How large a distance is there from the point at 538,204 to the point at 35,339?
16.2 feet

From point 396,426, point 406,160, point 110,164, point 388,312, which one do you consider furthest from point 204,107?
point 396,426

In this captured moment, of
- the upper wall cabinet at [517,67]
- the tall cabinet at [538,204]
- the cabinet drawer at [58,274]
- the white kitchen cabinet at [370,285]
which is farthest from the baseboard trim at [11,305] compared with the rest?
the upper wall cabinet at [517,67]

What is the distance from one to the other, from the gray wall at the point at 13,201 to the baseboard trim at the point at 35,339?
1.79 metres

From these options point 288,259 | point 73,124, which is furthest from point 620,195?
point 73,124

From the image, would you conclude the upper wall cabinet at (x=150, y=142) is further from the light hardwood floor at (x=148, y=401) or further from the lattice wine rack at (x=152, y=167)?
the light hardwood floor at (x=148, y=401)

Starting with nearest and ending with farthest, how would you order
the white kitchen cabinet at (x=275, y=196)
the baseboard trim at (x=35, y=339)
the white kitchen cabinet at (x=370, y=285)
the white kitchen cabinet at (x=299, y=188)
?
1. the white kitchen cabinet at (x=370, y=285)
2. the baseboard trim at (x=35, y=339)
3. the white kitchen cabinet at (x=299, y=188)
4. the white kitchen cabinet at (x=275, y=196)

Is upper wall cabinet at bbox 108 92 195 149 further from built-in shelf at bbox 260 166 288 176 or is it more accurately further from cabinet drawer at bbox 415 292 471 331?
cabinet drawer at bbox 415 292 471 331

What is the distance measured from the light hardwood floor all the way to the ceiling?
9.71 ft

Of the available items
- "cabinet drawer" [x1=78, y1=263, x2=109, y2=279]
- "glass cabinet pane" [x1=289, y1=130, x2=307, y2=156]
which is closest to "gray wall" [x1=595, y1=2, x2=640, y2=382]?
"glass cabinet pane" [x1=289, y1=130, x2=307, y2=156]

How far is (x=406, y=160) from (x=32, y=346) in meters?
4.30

- - -

**Exercise details:**
Copy all of the data above word for word, with no changes.

**Answer to this task:**
How large a distance is there from the point at 538,204 to the point at 35,339?
16.2 feet

From point 396,426, point 406,160, point 110,164, point 388,312, which one do you consider furthest from point 204,107?
point 396,426

In this captured moment, of
- the upper wall cabinet at [517,67]
- the tall cabinet at [538,204]
- the cabinet drawer at [58,274]
- the white kitchen cabinet at [370,285]
which is farthest from the baseboard trim at [11,305] compared with the rest?
the upper wall cabinet at [517,67]

What is the distance from one to the other, from the gray wall at the point at 13,201 to the baseboard trim at the point at 35,339?
1.79 metres

From these options point 288,259 | point 73,124, which is furthest from point 620,195?
point 73,124

From the image, would you conclude the upper wall cabinet at (x=150, y=142) is further from the light hardwood floor at (x=148, y=401) or further from the lattice wine rack at (x=152, y=167)?
the light hardwood floor at (x=148, y=401)

Starting with nearest and ending with farthest, how would you order
the white kitchen cabinet at (x=275, y=196)
the baseboard trim at (x=35, y=339)
the white kitchen cabinet at (x=370, y=285)
the white kitchen cabinet at (x=299, y=188)
?
1. the white kitchen cabinet at (x=370, y=285)
2. the baseboard trim at (x=35, y=339)
3. the white kitchen cabinet at (x=299, y=188)
4. the white kitchen cabinet at (x=275, y=196)

Is upper wall cabinet at bbox 108 92 195 149 further from built-in shelf at bbox 260 166 288 176 or is it more accurately further from cabinet drawer at bbox 415 292 471 331?
cabinet drawer at bbox 415 292 471 331

What is the distance measured from the light hardwood floor all the way to the ceiling?
9.71 ft

Of the available items
- "cabinet drawer" [x1=78, y1=263, x2=109, y2=279]
- "glass cabinet pane" [x1=289, y1=130, x2=307, y2=156]
which is closest to "gray wall" [x1=595, y1=2, x2=640, y2=382]?
"glass cabinet pane" [x1=289, y1=130, x2=307, y2=156]

How far is (x=406, y=160) from (x=32, y=346) in meters?
4.30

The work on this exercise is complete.